This is what he says:

The most common weapons are plasmas. Essentially railguns, plasmas launch small pellets of helium-3 enclosed in ferrosilica shells that create explosively-formed penetrating jets of plasma on impact. The "ammunition" for plasmas consists of a magazine with separate storage chambers for helium-3 and ferrosilica powder, which is spray formed into a thin shell ballistic template in the receiver, flash-forged by the addition of helium-3, and rail-launched. Long guns, handguns, and scatterguns, particularly those used by military forces, can generally accept the same magazines, and spent magazines can be replenished at ammo depots. While most of the helium-3 goes into the ammunition, some of it is consumed directly in the weapon to power the firing rails, optics, and internal systems. Larger ship-mounted plasmas have their own reserve tanks of helium-3 and FS powder, which can be replenished from centralized stores deep within the hull. The necessary resources for plasma rounds - helium-3, iron, and silicon, can be easily found in space.
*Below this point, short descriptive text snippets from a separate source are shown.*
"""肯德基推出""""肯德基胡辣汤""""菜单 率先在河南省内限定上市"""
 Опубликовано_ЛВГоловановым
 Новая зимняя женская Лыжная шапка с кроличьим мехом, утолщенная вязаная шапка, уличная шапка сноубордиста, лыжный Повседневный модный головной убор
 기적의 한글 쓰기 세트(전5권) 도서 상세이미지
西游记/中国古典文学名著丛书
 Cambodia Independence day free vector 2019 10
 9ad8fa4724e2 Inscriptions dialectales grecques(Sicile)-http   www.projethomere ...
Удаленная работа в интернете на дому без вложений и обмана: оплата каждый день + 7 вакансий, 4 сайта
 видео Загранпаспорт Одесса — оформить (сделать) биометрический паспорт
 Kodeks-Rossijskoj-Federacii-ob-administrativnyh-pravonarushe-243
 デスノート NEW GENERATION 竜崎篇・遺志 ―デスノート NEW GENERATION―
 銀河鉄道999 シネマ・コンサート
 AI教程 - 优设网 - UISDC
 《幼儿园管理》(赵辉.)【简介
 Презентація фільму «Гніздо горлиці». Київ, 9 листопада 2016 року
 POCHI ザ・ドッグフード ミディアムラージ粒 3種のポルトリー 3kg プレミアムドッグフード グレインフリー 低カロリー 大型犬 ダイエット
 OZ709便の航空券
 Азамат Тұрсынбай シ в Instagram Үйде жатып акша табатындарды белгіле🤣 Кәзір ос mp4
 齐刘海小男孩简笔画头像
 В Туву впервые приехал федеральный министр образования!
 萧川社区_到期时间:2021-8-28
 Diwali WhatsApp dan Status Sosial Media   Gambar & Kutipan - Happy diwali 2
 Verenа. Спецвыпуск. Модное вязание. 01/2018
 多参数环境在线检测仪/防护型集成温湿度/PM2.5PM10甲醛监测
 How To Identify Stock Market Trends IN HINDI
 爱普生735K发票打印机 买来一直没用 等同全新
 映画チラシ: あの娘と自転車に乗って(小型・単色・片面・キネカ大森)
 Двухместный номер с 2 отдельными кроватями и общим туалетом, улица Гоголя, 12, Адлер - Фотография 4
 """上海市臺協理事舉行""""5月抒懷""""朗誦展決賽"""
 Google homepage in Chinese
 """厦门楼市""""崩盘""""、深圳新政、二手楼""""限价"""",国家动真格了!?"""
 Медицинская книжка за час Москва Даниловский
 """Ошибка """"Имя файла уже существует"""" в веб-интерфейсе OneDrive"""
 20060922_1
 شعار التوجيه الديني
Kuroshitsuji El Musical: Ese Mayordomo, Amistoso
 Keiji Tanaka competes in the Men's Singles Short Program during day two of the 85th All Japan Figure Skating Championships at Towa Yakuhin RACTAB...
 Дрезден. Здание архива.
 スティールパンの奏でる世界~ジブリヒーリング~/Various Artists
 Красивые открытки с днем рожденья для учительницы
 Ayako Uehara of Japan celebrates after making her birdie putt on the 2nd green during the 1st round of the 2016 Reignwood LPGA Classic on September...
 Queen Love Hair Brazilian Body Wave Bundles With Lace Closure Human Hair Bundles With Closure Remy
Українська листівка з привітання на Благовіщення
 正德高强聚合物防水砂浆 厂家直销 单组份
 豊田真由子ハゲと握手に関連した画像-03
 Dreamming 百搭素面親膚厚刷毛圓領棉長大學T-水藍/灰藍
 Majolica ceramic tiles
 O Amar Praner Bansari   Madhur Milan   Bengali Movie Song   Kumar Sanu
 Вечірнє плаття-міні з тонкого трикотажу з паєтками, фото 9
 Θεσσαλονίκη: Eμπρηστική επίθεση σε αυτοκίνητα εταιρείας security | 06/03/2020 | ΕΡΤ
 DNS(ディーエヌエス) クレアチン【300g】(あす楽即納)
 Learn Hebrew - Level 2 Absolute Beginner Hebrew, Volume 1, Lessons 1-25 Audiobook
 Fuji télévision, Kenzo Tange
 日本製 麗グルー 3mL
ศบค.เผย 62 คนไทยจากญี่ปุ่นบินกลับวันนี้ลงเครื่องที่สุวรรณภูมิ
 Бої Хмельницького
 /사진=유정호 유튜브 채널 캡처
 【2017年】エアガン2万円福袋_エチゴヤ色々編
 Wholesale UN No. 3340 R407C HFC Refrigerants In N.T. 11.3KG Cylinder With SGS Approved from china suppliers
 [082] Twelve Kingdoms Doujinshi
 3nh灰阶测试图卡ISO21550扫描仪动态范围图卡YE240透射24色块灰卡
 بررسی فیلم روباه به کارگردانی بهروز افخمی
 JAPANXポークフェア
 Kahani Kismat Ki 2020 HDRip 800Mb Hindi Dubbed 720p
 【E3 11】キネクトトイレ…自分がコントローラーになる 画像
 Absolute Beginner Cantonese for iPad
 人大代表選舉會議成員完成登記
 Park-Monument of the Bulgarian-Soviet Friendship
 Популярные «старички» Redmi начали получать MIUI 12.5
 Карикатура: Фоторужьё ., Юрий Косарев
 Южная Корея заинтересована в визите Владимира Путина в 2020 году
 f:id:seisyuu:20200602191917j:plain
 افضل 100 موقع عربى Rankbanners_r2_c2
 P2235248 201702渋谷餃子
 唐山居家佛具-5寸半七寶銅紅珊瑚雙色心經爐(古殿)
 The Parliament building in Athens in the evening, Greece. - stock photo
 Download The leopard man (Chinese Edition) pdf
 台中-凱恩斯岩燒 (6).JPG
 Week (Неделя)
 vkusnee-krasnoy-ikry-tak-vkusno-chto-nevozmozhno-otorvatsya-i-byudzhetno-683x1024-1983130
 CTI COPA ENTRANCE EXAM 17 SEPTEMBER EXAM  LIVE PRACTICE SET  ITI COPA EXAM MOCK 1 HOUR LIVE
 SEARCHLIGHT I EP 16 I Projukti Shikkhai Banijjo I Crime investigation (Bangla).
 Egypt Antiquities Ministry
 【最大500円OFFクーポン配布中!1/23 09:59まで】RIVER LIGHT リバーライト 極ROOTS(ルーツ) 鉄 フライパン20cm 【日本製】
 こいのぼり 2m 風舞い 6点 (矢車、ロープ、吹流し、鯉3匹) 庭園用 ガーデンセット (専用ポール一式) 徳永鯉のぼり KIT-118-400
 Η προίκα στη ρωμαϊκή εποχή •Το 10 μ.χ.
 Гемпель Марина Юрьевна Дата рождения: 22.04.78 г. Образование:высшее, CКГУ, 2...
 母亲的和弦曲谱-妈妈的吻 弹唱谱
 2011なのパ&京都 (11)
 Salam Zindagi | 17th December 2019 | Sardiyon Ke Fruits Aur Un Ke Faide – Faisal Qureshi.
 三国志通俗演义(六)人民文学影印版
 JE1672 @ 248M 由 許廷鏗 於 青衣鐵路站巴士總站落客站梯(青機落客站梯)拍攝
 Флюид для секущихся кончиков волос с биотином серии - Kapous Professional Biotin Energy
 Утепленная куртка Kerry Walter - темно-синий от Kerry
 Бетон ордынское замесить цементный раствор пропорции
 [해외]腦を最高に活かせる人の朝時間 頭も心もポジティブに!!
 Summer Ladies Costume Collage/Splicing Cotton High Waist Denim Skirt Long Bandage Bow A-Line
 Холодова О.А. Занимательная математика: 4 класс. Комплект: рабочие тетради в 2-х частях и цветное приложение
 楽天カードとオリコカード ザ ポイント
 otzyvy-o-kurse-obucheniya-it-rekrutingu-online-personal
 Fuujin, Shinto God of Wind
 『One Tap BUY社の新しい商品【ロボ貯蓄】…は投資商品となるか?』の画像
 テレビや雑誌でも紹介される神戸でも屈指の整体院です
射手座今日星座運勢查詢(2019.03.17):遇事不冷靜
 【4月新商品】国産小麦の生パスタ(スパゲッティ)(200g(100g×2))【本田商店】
After firing, without impact in 5-60 seconds (depending on size) the pressure of the gases inside will rupture the thin shell, which will burst harmlessly. Plasma are rugged and reliable, if comparatively lacking in power. Large enough plasmas can overwhelm or even bypass defense matrices. The ballistic template, which controls the shape and thickness the shell, can be modified to produce various kinds of secondary explosive effects, from armor-piercing to incendiary to EMPs. On the civilian end, low-powered plasma weapons with limited payloads make effective less-lethal weapons for self-defense or riot control. Higher powered plasma cutters and furnaces that contain plasma in magnetic fields have a number of mining and industrial applications, but their military use is limited.

What are your thoughts? Just how do we make a plasma weapon that works as it should? And if this doesn't work, feel free to make a suggestion on another Plasma Weapon that should.

PS: It seems that "Plasmas" is the name of his weapon, not the plasma by itself.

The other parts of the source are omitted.